A: AIS is most often a painless condition during adolescence, and it is a common misconception that scoliosis is a significant source of back pain in teenagers. Most adolescents with scoliosis are completely asymptomatic aside from the cosmetic and postural findings. When a teenager with scoliosis does report significant back pain, we take it seriously — it often prompts a search for an underlying cause (such as spondylolisthesis, a spinal cord abnormality, or another diagnosis) rather than attributing it to the curve itself. In adulthood, very large untreated curves can cause progressive pain and functional limitations, which is one reason active management during the growth years matters.
Q: How often does my child need to be seen?
A: Visit frequency depends on curve size, skeletal maturity, and whether the patient is being observed or braced. During active growth phases, we typically schedule X-rays and visits every 4 to 6 months. As your child approaches skeletal maturity and the curve stabilizes, intervals can be extended. Braced patients are also seen to assess brace fit, compliance, and response. Once skeletal maturity is confirmed and the curve has been stable, annual or biannual check-ins are appropriate for most patients, with discharge from active follow-up for small curves that remain stable.
Q: What is the Schroth method?
A: The Schroth method is a scoliosis-specific physical therapy approach developed in Germany that uses customized exercises tailored to a patient's individual curve pattern. Rather than generic back-strengthening exercises, Schroth therapy focuses on three-dimensional postural correction — elongating the spine, de-rotating the trunk, and strengthening the muscles on the concave side of the curve to counteract the deformity. Multiple studies support Schroth as a useful adjunct to bracing, improving curve angles, trunk symmetry, and quality of life compared to bracing alone. Schroth is typically delivered by a certified physical therapist over a series of individualized sessions, with home exercise programs to maintain the gains between visits. It is not a substitute for bracing when bracing is indicated, but it complements it effectively.
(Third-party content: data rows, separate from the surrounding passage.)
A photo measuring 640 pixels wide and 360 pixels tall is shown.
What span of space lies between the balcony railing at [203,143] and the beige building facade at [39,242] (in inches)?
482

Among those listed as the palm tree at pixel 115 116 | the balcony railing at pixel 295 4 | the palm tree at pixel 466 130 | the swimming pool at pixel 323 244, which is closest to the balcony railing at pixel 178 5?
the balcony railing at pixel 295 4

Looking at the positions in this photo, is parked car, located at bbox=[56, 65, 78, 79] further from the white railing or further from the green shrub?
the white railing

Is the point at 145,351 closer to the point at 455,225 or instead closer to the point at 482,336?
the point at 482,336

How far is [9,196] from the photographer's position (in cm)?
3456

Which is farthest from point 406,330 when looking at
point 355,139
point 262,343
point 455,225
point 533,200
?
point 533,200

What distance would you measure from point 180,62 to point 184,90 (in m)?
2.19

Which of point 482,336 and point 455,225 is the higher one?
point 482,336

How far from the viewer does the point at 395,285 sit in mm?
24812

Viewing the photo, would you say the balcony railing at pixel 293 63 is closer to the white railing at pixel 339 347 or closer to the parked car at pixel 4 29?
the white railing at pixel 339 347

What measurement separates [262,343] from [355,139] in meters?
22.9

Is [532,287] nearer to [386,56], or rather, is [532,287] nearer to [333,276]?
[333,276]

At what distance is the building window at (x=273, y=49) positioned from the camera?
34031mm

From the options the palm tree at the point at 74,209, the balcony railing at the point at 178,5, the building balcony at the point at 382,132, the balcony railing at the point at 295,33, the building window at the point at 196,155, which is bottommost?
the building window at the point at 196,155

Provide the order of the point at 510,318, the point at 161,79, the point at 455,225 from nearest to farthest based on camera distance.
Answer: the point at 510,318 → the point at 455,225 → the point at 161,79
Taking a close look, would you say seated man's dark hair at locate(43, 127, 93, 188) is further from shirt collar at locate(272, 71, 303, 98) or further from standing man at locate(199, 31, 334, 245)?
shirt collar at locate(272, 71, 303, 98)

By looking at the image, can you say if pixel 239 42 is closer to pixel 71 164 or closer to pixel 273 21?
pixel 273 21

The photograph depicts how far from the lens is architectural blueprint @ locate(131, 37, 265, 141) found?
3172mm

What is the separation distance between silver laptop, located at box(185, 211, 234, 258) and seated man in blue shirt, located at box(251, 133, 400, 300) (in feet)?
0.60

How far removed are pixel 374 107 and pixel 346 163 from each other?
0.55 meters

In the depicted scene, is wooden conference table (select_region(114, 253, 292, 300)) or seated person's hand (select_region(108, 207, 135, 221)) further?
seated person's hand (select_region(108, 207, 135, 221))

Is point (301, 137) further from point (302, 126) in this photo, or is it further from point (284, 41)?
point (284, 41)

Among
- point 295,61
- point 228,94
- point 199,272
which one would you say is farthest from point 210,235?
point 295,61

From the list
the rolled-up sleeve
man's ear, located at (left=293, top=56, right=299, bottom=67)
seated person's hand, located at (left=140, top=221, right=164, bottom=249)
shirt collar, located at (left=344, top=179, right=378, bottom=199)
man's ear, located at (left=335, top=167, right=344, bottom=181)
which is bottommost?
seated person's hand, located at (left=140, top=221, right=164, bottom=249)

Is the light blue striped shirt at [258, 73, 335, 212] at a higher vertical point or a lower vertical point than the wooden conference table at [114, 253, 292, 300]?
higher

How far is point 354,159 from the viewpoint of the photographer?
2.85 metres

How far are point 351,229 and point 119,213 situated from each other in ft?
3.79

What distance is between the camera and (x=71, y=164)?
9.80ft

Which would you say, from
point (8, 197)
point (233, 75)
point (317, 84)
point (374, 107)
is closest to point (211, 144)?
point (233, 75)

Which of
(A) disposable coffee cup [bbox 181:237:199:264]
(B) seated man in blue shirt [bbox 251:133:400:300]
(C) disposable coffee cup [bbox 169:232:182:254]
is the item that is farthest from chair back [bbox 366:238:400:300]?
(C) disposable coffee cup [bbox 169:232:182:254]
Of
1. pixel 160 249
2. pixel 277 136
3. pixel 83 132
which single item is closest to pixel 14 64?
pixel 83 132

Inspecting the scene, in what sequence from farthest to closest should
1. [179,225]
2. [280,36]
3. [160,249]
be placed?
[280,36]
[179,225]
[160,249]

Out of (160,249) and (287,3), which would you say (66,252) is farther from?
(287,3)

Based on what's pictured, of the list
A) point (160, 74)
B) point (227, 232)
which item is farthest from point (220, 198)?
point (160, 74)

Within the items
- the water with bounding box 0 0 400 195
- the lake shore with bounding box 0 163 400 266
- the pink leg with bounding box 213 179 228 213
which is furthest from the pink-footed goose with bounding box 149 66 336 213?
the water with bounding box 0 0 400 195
Q: Can scoliosis get worse after treatment ends?
A: For most patients, curves that are stable at skeletal maturity remain stable in adulthood. Curves under 30° at skeletal maturity have very little risk of further progression. Curves between 30 and 50° may progress slowly (approximately 0.5 to 1° per year) in adulthood but rarely cause significant functional problems. Curves above 50° at skeletal maturity carry the greatest risk of adult progression and are the primary reason we refer patients for surgical evaluation before growth ends. After bracing is discontinued at skeletal maturity, the brace does not maintain correction — its job was to prevent progression during growth, and that is the benchmark for success. Patients who undergo surgical fusion have a stable, instrumented spine that does not progress at the fused levels.